- [The exercise]: Extract verbatim the lines of the records from the line containing "Approximately how far" through the line containing "504 centimetres", including both of those lines.

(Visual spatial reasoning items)
────────────────────
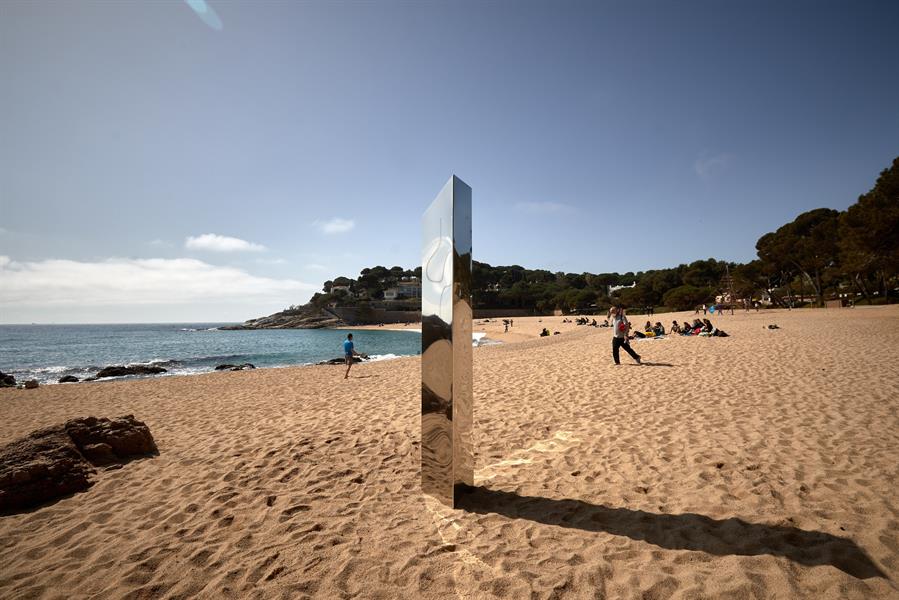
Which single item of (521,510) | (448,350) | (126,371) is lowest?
(126,371)

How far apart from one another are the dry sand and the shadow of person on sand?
2 cm

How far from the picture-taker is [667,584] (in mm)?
2717

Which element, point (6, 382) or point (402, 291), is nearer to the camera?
point (6, 382)

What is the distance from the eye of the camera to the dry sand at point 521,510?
2.86 meters

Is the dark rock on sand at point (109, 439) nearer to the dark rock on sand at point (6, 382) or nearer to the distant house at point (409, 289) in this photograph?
the dark rock on sand at point (6, 382)

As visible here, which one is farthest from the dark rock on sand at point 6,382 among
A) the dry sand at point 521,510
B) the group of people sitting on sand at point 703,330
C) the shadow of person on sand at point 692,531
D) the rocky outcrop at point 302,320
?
the rocky outcrop at point 302,320

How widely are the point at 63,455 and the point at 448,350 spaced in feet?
18.5

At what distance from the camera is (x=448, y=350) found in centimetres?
389

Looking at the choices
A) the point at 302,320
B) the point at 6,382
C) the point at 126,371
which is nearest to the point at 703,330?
the point at 126,371

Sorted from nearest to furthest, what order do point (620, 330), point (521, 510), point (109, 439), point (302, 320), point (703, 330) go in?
point (521, 510), point (109, 439), point (620, 330), point (703, 330), point (302, 320)

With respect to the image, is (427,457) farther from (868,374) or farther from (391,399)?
(868,374)

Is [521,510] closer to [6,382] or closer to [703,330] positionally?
[703,330]

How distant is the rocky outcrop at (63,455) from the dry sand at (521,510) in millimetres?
275

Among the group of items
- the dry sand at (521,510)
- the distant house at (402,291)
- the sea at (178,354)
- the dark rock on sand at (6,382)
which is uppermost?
the distant house at (402,291)
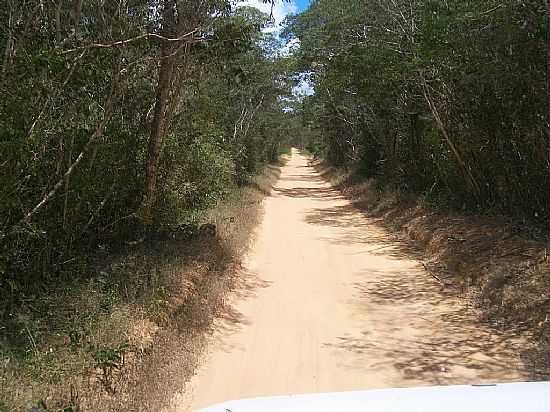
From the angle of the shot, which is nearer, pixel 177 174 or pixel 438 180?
pixel 177 174

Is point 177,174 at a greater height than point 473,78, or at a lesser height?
lesser

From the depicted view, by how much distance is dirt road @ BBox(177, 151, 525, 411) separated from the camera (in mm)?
5293

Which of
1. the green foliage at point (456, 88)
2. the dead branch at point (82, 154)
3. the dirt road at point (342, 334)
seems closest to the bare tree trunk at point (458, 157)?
the green foliage at point (456, 88)

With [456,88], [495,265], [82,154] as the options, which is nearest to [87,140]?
[82,154]

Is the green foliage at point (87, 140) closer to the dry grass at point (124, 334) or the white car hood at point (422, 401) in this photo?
the dry grass at point (124, 334)

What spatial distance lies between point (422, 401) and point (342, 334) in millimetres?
4336

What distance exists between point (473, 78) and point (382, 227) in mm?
5529

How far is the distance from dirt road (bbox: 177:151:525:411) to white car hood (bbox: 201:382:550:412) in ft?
8.84

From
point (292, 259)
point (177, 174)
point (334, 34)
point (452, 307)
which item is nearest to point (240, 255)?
point (292, 259)

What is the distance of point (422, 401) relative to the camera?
90.0 inches

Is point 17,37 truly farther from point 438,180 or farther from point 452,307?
point 438,180

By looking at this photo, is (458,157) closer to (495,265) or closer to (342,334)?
(495,265)

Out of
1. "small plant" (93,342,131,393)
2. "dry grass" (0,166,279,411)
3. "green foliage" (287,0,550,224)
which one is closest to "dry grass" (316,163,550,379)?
"green foliage" (287,0,550,224)

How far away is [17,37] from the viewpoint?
17.6 feet
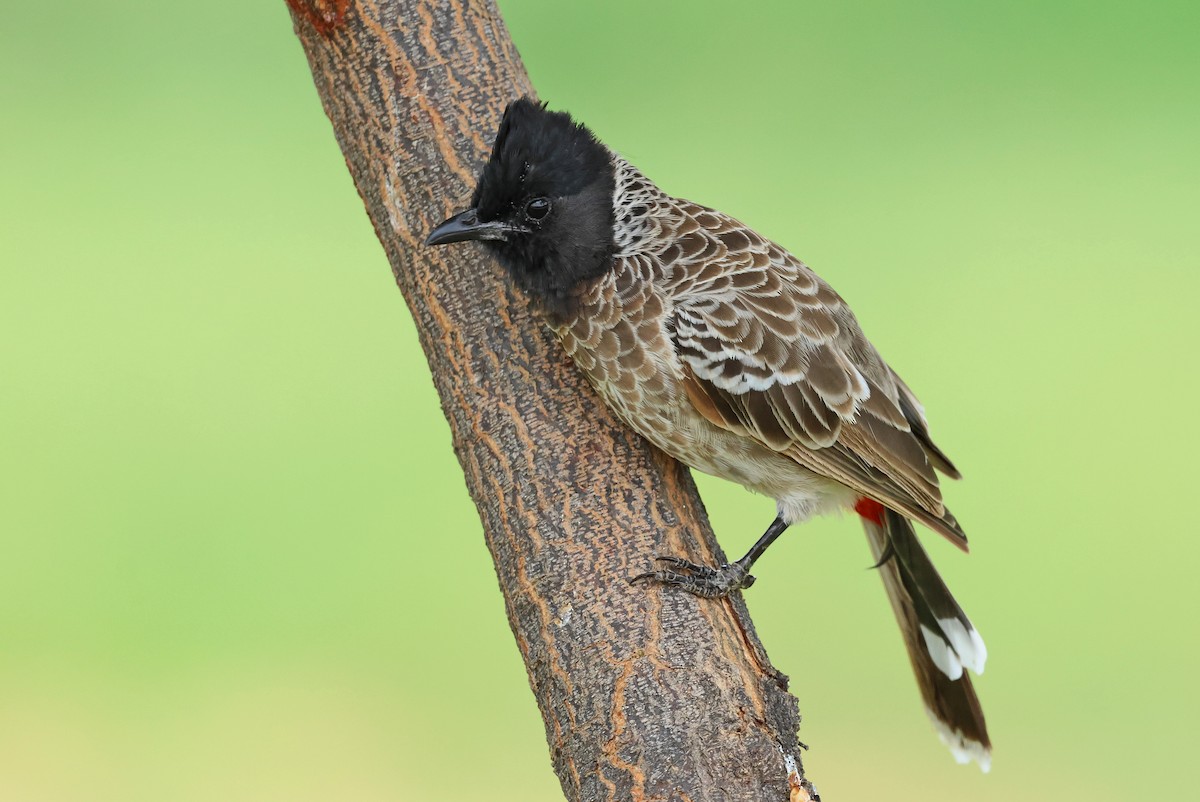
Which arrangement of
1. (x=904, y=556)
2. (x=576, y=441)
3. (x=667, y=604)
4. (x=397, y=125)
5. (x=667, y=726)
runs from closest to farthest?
(x=667, y=726) < (x=667, y=604) < (x=576, y=441) < (x=397, y=125) < (x=904, y=556)

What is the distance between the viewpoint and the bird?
2.67m

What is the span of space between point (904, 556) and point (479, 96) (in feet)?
5.56

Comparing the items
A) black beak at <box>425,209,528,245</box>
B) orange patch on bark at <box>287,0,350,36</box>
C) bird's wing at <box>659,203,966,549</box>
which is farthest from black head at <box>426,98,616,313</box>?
orange patch on bark at <box>287,0,350,36</box>

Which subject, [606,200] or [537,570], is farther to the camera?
[606,200]

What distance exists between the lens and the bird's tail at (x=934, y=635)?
3145 mm

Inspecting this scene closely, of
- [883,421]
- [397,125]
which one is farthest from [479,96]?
[883,421]

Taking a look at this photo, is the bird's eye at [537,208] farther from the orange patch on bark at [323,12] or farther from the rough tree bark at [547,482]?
the orange patch on bark at [323,12]

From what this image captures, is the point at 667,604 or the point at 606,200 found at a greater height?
the point at 606,200

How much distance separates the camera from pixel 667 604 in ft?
7.87

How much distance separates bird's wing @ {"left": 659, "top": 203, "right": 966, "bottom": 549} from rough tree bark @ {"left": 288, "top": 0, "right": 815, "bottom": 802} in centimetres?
25

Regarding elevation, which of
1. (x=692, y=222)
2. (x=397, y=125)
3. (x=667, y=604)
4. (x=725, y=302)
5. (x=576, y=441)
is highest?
(x=397, y=125)

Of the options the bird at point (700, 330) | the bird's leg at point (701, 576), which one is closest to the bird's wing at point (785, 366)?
the bird at point (700, 330)

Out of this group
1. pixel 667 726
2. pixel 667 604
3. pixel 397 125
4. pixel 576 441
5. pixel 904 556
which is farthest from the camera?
pixel 904 556

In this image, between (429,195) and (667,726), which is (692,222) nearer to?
(429,195)
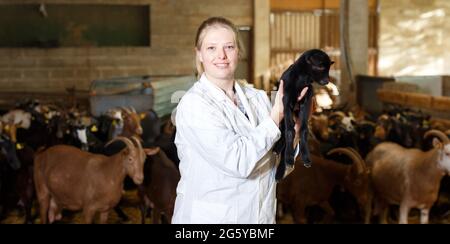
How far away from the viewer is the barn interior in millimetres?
7926

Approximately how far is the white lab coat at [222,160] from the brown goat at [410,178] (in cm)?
344

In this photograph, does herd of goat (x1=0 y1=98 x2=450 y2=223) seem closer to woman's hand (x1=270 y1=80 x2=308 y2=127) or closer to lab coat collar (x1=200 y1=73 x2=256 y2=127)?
lab coat collar (x1=200 y1=73 x2=256 y2=127)

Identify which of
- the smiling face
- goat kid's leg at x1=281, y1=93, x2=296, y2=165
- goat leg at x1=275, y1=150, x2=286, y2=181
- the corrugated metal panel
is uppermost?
the smiling face

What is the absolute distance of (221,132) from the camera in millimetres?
1750

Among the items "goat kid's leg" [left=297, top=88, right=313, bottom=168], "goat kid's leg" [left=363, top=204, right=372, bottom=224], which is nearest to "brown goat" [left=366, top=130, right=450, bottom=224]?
"goat kid's leg" [left=363, top=204, right=372, bottom=224]

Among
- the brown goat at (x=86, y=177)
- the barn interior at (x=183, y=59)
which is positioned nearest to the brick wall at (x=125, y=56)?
the barn interior at (x=183, y=59)

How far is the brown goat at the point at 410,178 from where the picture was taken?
504 centimetres

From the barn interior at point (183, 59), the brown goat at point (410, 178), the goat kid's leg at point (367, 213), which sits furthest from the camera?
the barn interior at point (183, 59)

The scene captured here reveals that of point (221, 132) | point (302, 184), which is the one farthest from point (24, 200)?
point (221, 132)

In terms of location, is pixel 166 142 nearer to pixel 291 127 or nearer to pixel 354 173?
pixel 354 173

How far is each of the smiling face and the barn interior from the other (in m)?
5.51

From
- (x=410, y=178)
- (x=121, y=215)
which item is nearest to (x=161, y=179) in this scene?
(x=121, y=215)

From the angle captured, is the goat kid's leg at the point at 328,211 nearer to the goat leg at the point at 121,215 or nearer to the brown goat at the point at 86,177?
the brown goat at the point at 86,177
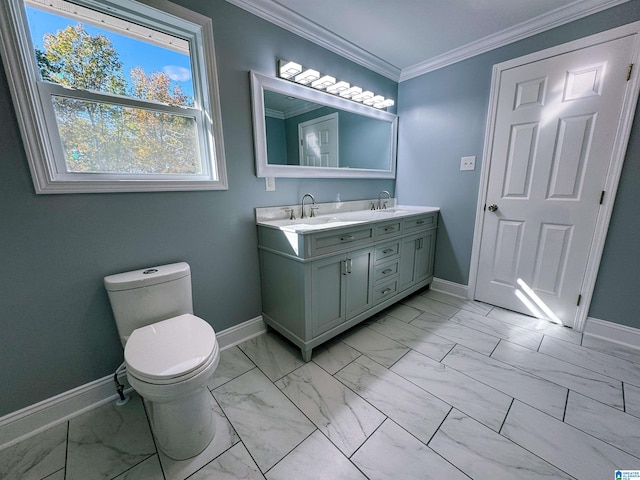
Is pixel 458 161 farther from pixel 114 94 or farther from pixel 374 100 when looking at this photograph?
pixel 114 94

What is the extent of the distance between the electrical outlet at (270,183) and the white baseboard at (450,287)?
2010 mm

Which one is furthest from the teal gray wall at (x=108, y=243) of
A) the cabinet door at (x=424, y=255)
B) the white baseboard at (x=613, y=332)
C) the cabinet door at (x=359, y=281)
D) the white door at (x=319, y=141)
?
the white baseboard at (x=613, y=332)

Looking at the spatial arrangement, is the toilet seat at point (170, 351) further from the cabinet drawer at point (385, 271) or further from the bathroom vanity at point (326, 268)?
the cabinet drawer at point (385, 271)

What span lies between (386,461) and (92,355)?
158cm

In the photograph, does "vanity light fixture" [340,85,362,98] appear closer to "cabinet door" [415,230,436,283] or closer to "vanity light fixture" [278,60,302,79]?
"vanity light fixture" [278,60,302,79]

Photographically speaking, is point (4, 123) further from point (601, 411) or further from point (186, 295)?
point (601, 411)

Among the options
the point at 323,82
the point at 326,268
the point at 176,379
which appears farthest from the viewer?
the point at 323,82

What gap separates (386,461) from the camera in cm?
107

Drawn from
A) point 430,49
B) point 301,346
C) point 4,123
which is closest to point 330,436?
point 301,346

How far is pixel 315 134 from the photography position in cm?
212

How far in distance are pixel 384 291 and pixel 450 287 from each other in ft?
3.18

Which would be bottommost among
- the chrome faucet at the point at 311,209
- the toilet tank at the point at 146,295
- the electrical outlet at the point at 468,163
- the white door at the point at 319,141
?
the toilet tank at the point at 146,295

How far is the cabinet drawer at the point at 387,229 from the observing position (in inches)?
77.3

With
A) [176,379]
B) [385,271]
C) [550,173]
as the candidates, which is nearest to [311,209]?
[385,271]
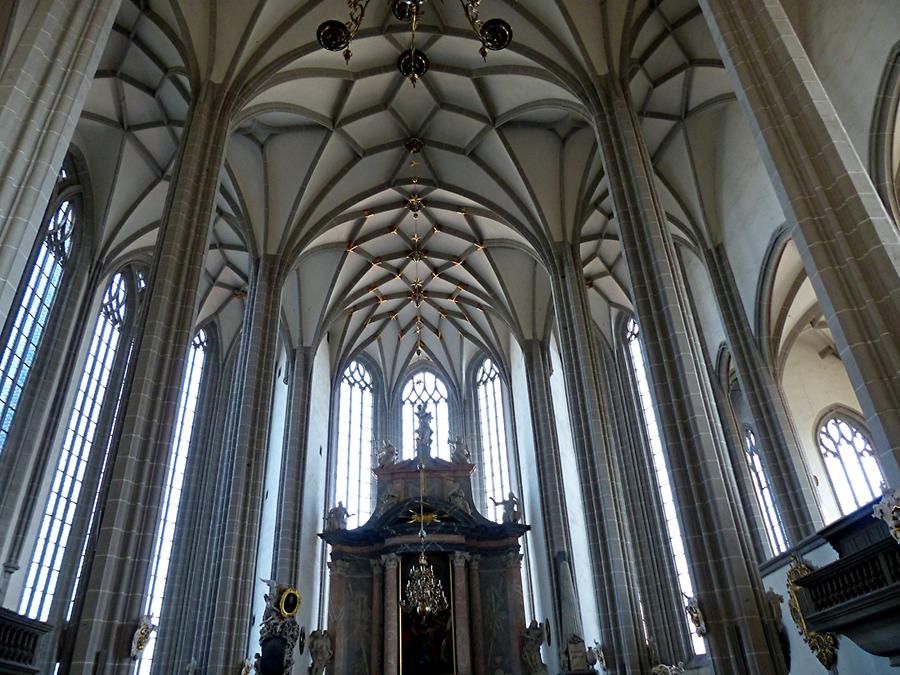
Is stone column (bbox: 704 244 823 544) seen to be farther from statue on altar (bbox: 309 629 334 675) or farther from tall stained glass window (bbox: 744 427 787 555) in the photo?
statue on altar (bbox: 309 629 334 675)

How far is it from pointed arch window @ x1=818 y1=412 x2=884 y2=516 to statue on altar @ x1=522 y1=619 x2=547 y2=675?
940 centimetres

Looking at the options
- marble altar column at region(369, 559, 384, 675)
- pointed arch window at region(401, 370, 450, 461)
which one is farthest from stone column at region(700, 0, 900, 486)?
pointed arch window at region(401, 370, 450, 461)

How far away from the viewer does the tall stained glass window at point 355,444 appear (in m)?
27.3

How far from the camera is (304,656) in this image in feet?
68.9

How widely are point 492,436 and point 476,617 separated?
30.2 ft

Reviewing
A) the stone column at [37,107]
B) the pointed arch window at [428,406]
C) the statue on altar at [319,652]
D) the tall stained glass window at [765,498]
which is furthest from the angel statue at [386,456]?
the stone column at [37,107]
────────────────────
- [Written answer]:
Approximately how far is the white lab coat at [222,160] from the brown goat at [410,178] (in cm)?
344

In this photograph, does herd of goat (x1=0 y1=98 x2=450 y2=223) seem closer to woman's hand (x1=270 y1=80 x2=308 y2=127) or closer to lab coat collar (x1=200 y1=73 x2=256 y2=127)?
lab coat collar (x1=200 y1=73 x2=256 y2=127)

Identify which of
- the smiling face
- goat kid's leg at x1=281, y1=93, x2=296, y2=165
- goat leg at x1=275, y1=150, x2=286, y2=181
- the corrugated metal panel
is uppermost?
the smiling face

What is the absolute distance of (221,132) from the camera in millimetres?
1750

Among the items "goat kid's leg" [left=297, top=88, right=313, bottom=168], "goat kid's leg" [left=363, top=204, right=372, bottom=224], which is nearest to "brown goat" [left=366, top=130, right=450, bottom=224]?
"goat kid's leg" [left=363, top=204, right=372, bottom=224]

Among
- the brown goat at (x=86, y=177)
- the barn interior at (x=183, y=59)
which is positioned nearest to the brick wall at (x=125, y=56)?
the barn interior at (x=183, y=59)

How far is the brown goat at the point at 410,178 from where the picture was taken?
504 centimetres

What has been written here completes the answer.